Cinque attori sieropositivi, ma non tutti i set si bloccano. E non si ferma il contagio.Gli amici la chiamano Mitch, nome da dura perché quando iniziò la carriera di pornodiva nel cinema «legittimo» furoreggiava un certo Clint (Eastwood). Ma nell’enfasi dei tabloid da supermercato è diventata la «Madre Teresa del porno». Sharon Mitchell, 46 anni portati benone, abbandonato il porno ha preso la laurea ed è diventata il dottore più sexy d’America. Ora sta cercando di salvare il mondo del porno, colpito da un contagio aids che mette in pericolo, oltre alla vita virtuale delle case di produzione, la sopravvivenza degli attori. Quando un mese fa Darren James, detto «Black stallion» (malgrado abbia superato la quarantina), al ritorno da un viaggio di lavoro in Brasile è risultato sieropositivo al periodico controllo nella Aim (Adult industry medical), la clinica che Mitchell ha fondato nel 1998, e che monitora l’attività degli attori del porno, è scattato immediatamente il piano di emergenza. Ha rintracciato tutti i partner dell’attore e li ha messi in quarantena. Fino all’8 giugno nessuno della lista delle 65 pornostar dovrebbe lavorare.
Le più grandi case di produzione della San Fernando Valley (l’equivalente delle major hollywoodiane per il porno) hanno accettato di fermare per due mesi la produzione. E per la prima volta dopo sei anni (la crisi precedente fu nel 1998) una buona percentuale delle 1.200 pornostar californiane sono disoccupate: se vogliono fare l’amore, devono farlo in privato, non in pubblico e non a pagamento. In questo momento, scherza qualcuno «il Kamasutra è tornato a essere un hobby, non un lavoro, un piacere e non un dovere». Altri quattro attori sono già risultati sieropositivi. A parte il transessuale Jennifer, le altre tre, Lara Roxx, Jennifer Dee e Miss Arroyo, sono direttamente legate a Darren James, che, in tre settimane ha recitato con 21 diverse partner. Ma ci vorrà un altro mese per sapere se il contagio è circoscritto. E la crisi ha scatenato numerose polemiche.
C’è chi approfitta per tuonare di nuovo contro il porno, approfittando per minacciare almeno un aumento delle tasse (in un mondo che ha un fatturato di circa 12 miliardi di dollari) e chi vorrebbe invece che fosse dichiarato obbligatorio l’uso dei preservativi. È sceso in campo Larry Flynt, il boss dell’impero Hustler. Pur avendo aderito allo stop della produzione, sostiene che «malgrado questa crisi il set di un film porno è ancora il luogo più sicuro per fare sesso». I controlli ogni 30 giorni, in grado di scovare qualsiasi malattia sessuale contratta fino a due settimane prima, renderebbero a suo dire un film molto più sicuro della vita reale. Le case di produzione Vivid e Wicked, che girano solo scene con preservativo, sono un’eccezione: l’83 per cento è sesso non protetto. E per convincere i dubbiosi i produttori arrivano a pagare la stessa identica scena il doppio se la pornostar rinuncia al preservativo.

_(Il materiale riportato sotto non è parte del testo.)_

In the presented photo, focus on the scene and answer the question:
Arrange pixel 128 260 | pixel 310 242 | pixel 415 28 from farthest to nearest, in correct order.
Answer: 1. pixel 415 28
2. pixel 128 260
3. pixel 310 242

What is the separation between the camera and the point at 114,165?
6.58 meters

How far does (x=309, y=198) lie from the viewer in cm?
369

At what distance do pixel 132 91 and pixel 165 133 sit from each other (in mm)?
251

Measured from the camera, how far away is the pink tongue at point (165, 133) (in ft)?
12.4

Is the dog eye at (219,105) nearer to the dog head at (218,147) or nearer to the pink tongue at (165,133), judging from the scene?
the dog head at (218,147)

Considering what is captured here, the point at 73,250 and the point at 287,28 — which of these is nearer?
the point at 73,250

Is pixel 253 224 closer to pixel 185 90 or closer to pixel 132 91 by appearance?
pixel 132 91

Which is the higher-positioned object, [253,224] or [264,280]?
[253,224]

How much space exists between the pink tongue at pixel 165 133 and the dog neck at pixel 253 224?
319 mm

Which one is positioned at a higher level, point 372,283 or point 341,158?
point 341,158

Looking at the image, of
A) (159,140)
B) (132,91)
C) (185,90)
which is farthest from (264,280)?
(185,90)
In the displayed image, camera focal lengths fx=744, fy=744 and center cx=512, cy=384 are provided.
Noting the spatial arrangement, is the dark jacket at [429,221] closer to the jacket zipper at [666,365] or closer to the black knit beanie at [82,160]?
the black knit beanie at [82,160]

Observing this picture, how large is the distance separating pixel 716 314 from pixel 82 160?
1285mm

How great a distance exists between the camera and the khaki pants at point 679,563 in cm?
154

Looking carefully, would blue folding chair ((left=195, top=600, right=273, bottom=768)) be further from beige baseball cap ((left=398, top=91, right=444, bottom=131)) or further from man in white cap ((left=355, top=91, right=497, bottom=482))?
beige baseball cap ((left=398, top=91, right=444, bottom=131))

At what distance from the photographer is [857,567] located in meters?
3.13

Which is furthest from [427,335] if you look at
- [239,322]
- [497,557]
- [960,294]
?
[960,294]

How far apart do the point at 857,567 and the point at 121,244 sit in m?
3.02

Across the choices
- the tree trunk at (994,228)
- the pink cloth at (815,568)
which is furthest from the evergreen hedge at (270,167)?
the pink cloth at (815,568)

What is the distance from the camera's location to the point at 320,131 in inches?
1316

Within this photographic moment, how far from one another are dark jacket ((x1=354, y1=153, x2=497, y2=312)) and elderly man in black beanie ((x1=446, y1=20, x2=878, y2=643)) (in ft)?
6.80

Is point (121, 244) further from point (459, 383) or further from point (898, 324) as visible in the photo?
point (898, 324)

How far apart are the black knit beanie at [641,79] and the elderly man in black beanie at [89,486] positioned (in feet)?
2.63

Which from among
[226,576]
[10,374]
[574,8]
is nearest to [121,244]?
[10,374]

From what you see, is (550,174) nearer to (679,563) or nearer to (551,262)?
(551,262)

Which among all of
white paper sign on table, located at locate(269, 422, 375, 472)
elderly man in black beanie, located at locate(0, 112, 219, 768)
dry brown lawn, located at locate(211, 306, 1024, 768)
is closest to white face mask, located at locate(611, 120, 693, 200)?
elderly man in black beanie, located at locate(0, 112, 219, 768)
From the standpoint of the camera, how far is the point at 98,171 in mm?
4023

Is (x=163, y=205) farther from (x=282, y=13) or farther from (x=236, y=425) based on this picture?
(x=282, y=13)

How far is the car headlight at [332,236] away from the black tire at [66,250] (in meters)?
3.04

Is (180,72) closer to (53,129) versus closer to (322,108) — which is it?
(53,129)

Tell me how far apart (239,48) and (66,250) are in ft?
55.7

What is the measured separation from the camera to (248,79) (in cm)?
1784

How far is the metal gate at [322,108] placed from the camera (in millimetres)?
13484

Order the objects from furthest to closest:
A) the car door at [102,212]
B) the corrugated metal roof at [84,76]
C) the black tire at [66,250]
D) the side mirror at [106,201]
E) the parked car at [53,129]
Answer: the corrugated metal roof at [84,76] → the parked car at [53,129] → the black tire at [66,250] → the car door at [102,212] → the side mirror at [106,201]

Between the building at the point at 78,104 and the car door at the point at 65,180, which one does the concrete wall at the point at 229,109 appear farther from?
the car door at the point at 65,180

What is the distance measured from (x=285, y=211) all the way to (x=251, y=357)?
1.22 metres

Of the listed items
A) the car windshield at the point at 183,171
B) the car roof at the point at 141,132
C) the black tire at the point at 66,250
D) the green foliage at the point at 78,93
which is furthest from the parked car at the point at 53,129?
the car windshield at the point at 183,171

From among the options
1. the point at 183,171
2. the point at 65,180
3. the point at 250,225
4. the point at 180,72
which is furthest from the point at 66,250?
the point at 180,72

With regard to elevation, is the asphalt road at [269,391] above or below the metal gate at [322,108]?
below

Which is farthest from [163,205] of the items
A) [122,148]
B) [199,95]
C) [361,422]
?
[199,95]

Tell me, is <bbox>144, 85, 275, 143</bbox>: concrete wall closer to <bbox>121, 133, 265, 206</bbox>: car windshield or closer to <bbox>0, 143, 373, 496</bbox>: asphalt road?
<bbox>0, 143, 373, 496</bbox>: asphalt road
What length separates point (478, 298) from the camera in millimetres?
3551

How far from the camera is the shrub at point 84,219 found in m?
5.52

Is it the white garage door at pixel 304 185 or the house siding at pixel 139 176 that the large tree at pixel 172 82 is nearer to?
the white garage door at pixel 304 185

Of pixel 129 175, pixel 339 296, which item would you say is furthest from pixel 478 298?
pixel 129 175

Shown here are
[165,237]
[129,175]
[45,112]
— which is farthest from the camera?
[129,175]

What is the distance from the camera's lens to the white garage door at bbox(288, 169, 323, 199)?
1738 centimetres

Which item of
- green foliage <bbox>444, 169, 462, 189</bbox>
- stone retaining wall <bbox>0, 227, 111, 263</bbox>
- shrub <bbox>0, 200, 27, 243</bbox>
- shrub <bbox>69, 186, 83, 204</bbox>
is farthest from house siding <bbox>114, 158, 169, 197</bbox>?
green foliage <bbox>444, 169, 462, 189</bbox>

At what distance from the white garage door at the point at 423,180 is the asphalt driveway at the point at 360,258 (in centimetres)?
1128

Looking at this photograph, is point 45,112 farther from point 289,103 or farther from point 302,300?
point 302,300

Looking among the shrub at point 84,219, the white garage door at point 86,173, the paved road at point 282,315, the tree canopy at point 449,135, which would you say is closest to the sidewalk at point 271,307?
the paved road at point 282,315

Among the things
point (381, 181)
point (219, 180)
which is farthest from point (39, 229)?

Malgrado il campanello d’allarme la maggior parte delle case di produzione minori non solo non ha sospeso l’attività ma l’ha incrementata, aggiungendoci il fascino del fattore rischio. E addirittura ne sono nate alcune nuove, stile kamikaze. Una usa uno slogan che fa il verso a un romanzo di Gabriel García Márquez: «L’amore al tempo dell’aids». E un paio degli attori in quarantena, anche se in America non possono lavorare, sono già stati segnalati sui set dei paesi dell’Est dove i controlli sono meno rigidi. Per colmo d’ironia, Darren James, l’«untore», è diventato attore porno solo perché è stato scartato all’esame di poliziotto.